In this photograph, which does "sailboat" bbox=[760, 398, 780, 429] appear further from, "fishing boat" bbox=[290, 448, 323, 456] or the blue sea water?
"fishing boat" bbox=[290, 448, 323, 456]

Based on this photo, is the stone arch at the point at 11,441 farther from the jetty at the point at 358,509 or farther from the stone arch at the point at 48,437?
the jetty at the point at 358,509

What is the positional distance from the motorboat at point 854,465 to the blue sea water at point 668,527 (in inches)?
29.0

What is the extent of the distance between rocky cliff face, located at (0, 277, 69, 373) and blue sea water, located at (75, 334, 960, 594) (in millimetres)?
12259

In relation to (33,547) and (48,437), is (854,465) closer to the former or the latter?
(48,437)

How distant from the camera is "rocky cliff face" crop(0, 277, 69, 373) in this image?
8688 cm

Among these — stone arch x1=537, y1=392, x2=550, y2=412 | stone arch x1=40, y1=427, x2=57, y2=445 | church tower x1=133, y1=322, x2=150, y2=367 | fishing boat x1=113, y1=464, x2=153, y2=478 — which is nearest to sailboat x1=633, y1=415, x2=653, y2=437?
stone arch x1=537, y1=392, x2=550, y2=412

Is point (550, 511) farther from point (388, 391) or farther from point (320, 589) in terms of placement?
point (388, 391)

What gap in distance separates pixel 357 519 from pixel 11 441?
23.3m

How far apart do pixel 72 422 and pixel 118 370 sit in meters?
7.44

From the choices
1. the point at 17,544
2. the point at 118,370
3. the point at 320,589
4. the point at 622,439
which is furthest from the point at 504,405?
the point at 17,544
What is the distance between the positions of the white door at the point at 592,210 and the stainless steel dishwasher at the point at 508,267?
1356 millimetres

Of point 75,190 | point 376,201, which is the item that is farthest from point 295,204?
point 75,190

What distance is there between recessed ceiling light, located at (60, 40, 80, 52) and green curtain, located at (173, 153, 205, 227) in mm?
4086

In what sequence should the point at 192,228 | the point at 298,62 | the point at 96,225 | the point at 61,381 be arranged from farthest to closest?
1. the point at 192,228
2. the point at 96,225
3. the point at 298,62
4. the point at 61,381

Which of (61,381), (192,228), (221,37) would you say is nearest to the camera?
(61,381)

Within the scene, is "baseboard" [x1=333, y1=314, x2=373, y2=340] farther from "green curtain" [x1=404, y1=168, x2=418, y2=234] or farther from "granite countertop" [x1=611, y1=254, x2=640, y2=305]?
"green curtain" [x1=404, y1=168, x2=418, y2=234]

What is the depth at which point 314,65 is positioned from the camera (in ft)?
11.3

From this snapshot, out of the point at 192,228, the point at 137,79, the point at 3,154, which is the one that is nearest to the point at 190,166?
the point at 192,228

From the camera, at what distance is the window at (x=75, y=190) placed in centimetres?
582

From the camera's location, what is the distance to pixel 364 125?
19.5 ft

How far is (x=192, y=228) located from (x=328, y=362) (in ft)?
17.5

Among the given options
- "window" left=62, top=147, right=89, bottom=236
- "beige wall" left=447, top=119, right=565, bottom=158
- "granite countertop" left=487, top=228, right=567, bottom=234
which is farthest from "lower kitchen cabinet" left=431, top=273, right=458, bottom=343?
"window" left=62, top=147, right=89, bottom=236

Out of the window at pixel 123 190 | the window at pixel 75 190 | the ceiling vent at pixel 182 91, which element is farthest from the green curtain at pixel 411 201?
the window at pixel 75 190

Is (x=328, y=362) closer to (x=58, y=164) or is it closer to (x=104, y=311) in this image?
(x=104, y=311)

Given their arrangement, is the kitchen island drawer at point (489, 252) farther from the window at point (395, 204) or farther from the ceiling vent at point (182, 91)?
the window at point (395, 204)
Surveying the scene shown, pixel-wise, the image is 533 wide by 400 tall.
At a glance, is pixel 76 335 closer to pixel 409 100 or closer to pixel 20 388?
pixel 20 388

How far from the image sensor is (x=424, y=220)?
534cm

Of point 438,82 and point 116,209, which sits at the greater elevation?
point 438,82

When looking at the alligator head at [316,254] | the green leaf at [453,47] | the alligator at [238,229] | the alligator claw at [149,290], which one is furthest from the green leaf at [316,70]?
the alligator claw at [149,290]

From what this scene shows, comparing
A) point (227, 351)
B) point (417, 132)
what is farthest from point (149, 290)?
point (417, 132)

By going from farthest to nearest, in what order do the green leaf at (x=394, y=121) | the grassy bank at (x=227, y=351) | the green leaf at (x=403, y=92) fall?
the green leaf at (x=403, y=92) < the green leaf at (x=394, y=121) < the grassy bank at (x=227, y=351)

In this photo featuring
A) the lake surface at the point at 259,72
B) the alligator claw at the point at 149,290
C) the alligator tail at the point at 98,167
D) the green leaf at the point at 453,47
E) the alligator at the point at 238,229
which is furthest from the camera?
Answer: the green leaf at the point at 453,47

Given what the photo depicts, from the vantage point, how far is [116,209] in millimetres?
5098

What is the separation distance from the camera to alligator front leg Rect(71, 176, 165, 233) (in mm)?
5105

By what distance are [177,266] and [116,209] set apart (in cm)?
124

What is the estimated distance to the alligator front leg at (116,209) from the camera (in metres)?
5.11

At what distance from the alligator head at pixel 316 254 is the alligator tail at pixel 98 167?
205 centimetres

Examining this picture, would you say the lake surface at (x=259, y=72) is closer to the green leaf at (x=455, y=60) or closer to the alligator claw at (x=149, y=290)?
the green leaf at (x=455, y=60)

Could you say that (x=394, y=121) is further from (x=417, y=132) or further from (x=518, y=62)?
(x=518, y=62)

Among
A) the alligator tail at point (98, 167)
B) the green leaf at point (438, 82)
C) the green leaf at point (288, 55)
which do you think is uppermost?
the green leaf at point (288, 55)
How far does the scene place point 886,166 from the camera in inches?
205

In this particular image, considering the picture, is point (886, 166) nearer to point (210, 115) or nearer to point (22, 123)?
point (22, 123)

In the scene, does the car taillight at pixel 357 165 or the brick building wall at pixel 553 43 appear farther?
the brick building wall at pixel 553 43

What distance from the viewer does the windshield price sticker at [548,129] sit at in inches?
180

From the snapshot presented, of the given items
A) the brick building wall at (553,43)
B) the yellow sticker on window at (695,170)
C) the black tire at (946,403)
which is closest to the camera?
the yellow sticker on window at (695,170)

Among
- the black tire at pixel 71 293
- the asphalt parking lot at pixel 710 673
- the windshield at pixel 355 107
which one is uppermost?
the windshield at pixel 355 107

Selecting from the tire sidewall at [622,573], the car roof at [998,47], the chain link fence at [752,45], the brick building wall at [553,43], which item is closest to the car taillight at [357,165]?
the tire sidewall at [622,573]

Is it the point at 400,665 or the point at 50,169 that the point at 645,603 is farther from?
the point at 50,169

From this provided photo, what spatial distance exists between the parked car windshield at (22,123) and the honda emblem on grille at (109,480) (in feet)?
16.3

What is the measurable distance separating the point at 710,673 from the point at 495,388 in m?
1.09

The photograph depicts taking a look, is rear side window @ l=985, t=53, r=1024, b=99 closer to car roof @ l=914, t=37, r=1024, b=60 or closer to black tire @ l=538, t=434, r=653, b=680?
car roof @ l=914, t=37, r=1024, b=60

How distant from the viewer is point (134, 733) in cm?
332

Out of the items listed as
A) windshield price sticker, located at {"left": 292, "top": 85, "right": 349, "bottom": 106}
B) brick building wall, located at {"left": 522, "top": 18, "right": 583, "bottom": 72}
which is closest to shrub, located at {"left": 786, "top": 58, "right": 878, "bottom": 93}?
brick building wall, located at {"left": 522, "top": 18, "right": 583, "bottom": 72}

= Stated problem =
Please set down each line of the records exactly as given.

= Response below =
In this photograph, which does "sailboat" bbox=[760, 398, 780, 429] appear further from, "fishing boat" bbox=[290, 448, 323, 456] or the blue sea water?
"fishing boat" bbox=[290, 448, 323, 456]

Based on this photo, is the stone arch at the point at 11,441 farther from the jetty at the point at 358,509 or farther from the stone arch at the point at 48,437?
the jetty at the point at 358,509

What is the positional distance from the motorboat at point 854,465 to the blue sea water at point 668,527 (in inches)?
29.0

What is the extent of the distance between rocky cliff face, located at (0, 277, 69, 373) and blue sea water, located at (75, 334, 960, 594) (in millimetres)?
12259

In relation to (33,547) and (48,437), is (854,465) closer to the former or the latter?
(48,437)

How distant from the camera is "rocky cliff face" crop(0, 277, 69, 373) in this image?
8688 cm

Among these — stone arch x1=537, y1=392, x2=550, y2=412 | stone arch x1=40, y1=427, x2=57, y2=445 | church tower x1=133, y1=322, x2=150, y2=367 | fishing boat x1=113, y1=464, x2=153, y2=478 — which is nearest to sailboat x1=633, y1=415, x2=653, y2=437?
stone arch x1=537, y1=392, x2=550, y2=412

Is point (550, 511) farther from point (388, 391) or farther from point (320, 589) in terms of placement?
point (388, 391)

What gap in distance separates pixel 357 519 from pixel 11 441?
23.3m

How far apart do pixel 72 422 and pixel 118 370 sit in meters?
7.44

From the choices
1. the point at 17,544
2. the point at 118,370
3. the point at 320,589
4. the point at 622,439
which is furthest from the point at 504,405?
the point at 17,544
What is the distance between the positions of the white door at the point at 592,210 and the stainless steel dishwasher at the point at 508,267?
1356 millimetres

Of point 75,190 | point 376,201, which is the item that is farthest from point 295,204?
point 75,190

What distance is there between recessed ceiling light, located at (60, 40, 80, 52) and green curtain, located at (173, 153, 205, 227) in mm?
4086

In what sequence should the point at 192,228 | the point at 298,62 | the point at 96,225 | the point at 61,381 be arranged from farthest to closest?
1. the point at 192,228
2. the point at 96,225
3. the point at 298,62
4. the point at 61,381

Which of (61,381), (192,228), (221,37) would you say is nearest to the camera?
(61,381)

Within the scene, is "baseboard" [x1=333, y1=314, x2=373, y2=340] farther from "green curtain" [x1=404, y1=168, x2=418, y2=234] or farther from "granite countertop" [x1=611, y1=254, x2=640, y2=305]?
"green curtain" [x1=404, y1=168, x2=418, y2=234]

What is the depth at which point 314,65 is positioned from the camera (in ft)?
11.3

From this snapshot, out of the point at 192,228, the point at 137,79, the point at 3,154, which is the one that is nearest to the point at 190,166?
the point at 192,228

From the camera, at what distance is the window at (x=75, y=190) placed in centimetres?
582

From the camera's location, what is the distance to pixel 364 125?
19.5 ft

How far is (x=192, y=228) located from (x=328, y=362) (in ft)?
17.5

Among the given options
- "window" left=62, top=147, right=89, bottom=236
- "beige wall" left=447, top=119, right=565, bottom=158
- "granite countertop" left=487, top=228, right=567, bottom=234
which is farthest from "lower kitchen cabinet" left=431, top=273, right=458, bottom=343?
"window" left=62, top=147, right=89, bottom=236

Out of the window at pixel 123 190 | the window at pixel 75 190 | the ceiling vent at pixel 182 91, which element is farthest from the green curtain at pixel 411 201?
the window at pixel 75 190

Is (x=328, y=362) closer to (x=58, y=164) or is it closer to (x=104, y=311) in this image?
(x=104, y=311)

Given their arrangement, is the kitchen island drawer at point (489, 252) farther from the window at point (395, 204) or farther from the ceiling vent at point (182, 91)?
the window at point (395, 204)
Surveying the scene shown, pixel-wise, the image is 533 wide by 400 tall.
At a glance, is pixel 76 335 closer to pixel 409 100 or closer to pixel 20 388?
pixel 20 388

How far from the image sensor is (x=424, y=220)?
534cm

Of point 438,82 and point 116,209, which sits at the greater elevation?
point 438,82

When looking at the alligator head at [316,254] | the green leaf at [453,47] | the alligator at [238,229] | the alligator claw at [149,290], which one is furthest from the green leaf at [316,70]?
the alligator claw at [149,290]

From what this scene shows, comparing
A) point (227, 351)
B) point (417, 132)
what is farthest from point (149, 290)?
point (417, 132)

By going from farthest to nearest, in what order do the green leaf at (x=394, y=121) | the grassy bank at (x=227, y=351) | the green leaf at (x=403, y=92) fall?
the green leaf at (x=403, y=92) < the green leaf at (x=394, y=121) < the grassy bank at (x=227, y=351)

In this photo featuring
A) the lake surface at the point at 259,72
B) the alligator claw at the point at 149,290
C) the alligator tail at the point at 98,167
D) the green leaf at the point at 453,47
E) the alligator at the point at 238,229
which is furthest from the camera?
Answer: the green leaf at the point at 453,47

Given what the photo depicts, from the vantage point, how far is [116,209] in millimetres?
5098

What is the separation distance from the camera to alligator front leg Rect(71, 176, 165, 233) (in mm)?
5105

By what distance are [177,266] and [116,209] set apart (in cm)?
124

What is the estimated distance to the alligator front leg at (116,209) from the camera (in metres)?
5.11

At what distance from the alligator head at pixel 316 254 is the alligator tail at pixel 98 167?
205 centimetres

Examining this picture, would you say the lake surface at (x=259, y=72) is closer to the green leaf at (x=455, y=60) or closer to the alligator claw at (x=149, y=290)?
the green leaf at (x=455, y=60)

Could you say that (x=394, y=121) is further from (x=417, y=132) or further from (x=518, y=62)?
(x=518, y=62)

Among
A) the alligator tail at point (98, 167)
B) the green leaf at point (438, 82)
C) the green leaf at point (288, 55)
which do you think is uppermost?
the green leaf at point (288, 55)
How far does the scene place point 886,166 from the camera in inches?
205

In this particular image, considering the picture, is point (886, 166) nearer to point (210, 115) or nearer to point (22, 123)?
point (22, 123)

In the scene, does the car taillight at pixel 357 165 or the brick building wall at pixel 553 43 appear farther?
the brick building wall at pixel 553 43

What distance from the viewer does the windshield price sticker at [548,129] sit at in inches?
180

From the snapshot presented, of the given items
A) the brick building wall at (553,43)
B) the yellow sticker on window at (695,170)
C) the black tire at (946,403)
which is closest to the camera?
the yellow sticker on window at (695,170)

Among
- the black tire at pixel 71 293
- the asphalt parking lot at pixel 710 673
- the windshield at pixel 355 107
which one is uppermost?
the windshield at pixel 355 107

Selecting from the tire sidewall at [622,573], the car roof at [998,47], the chain link fence at [752,45], the brick building wall at [553,43], which item is closest to the car taillight at [357,165]?
the tire sidewall at [622,573]

Is it the point at 400,665 or the point at 50,169 that the point at 645,603 is farther from?
the point at 50,169

From this provided photo, what spatial distance exists between the parked car windshield at (22,123) and the honda emblem on grille at (109,480) (in feet)?
16.3

What is the measurable distance separating the point at 710,673 from the point at 495,388 in m?
1.09

The photograph depicts taking a look, is rear side window @ l=985, t=53, r=1024, b=99 closer to car roof @ l=914, t=37, r=1024, b=60 or closer to black tire @ l=538, t=434, r=653, b=680?
car roof @ l=914, t=37, r=1024, b=60

How distant from the viewer is point (134, 733) in cm?
332

Out of the items listed as
A) windshield price sticker, located at {"left": 292, "top": 85, "right": 349, "bottom": 106}
B) brick building wall, located at {"left": 522, "top": 18, "right": 583, "bottom": 72}
which is closest to shrub, located at {"left": 786, "top": 58, "right": 878, "bottom": 93}?
brick building wall, located at {"left": 522, "top": 18, "right": 583, "bottom": 72}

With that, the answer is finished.